Please output the lines from the one containing "Present in this" through the end of the entries, both included, as a Markdown table with the columns Row and Line, omitting blank lines.

───── GIVEN INFORMATION ─────

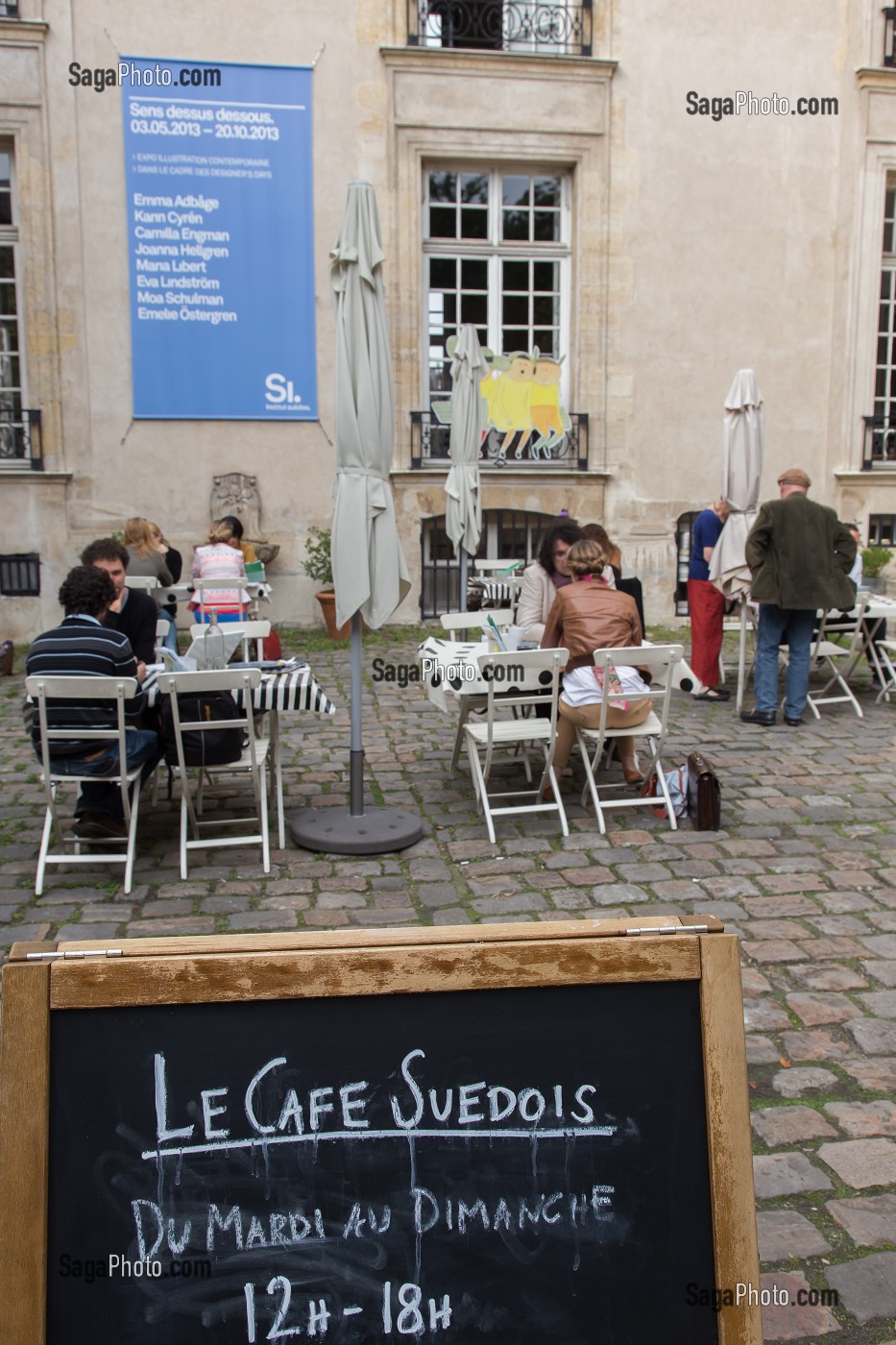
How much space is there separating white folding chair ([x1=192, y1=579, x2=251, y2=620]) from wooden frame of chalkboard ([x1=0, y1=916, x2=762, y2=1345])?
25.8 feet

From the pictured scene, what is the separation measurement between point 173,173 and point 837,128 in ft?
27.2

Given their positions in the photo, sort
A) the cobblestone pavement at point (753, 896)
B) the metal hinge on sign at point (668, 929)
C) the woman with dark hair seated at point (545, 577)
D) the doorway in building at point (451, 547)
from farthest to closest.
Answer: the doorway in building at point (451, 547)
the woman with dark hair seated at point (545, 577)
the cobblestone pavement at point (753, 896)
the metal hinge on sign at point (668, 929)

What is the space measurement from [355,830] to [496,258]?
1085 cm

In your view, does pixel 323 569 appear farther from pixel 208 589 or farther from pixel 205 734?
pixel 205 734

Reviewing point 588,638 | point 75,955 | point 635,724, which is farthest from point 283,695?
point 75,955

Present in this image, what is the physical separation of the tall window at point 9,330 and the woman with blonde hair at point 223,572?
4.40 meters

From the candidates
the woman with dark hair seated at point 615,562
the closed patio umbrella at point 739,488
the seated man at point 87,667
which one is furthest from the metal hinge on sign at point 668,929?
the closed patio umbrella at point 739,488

─────

- _RESULT OF THE TASK_
| Row | Line |
|---|---|
| 1 | Present in this image, what is the physical separation of the tall window at point 9,330 and the woman with blonde hair at point 223,572? |
| 2 | 4.40 meters |
| 3 | From the candidates |
| 4 | the woman with dark hair seated at point 615,562 |
| 5 | the closed patio umbrella at point 739,488 |
| 6 | the seated man at point 87,667 |
| 7 | which one is furthest from the metal hinge on sign at point 668,929? |
| 8 | the closed patio umbrella at point 739,488 |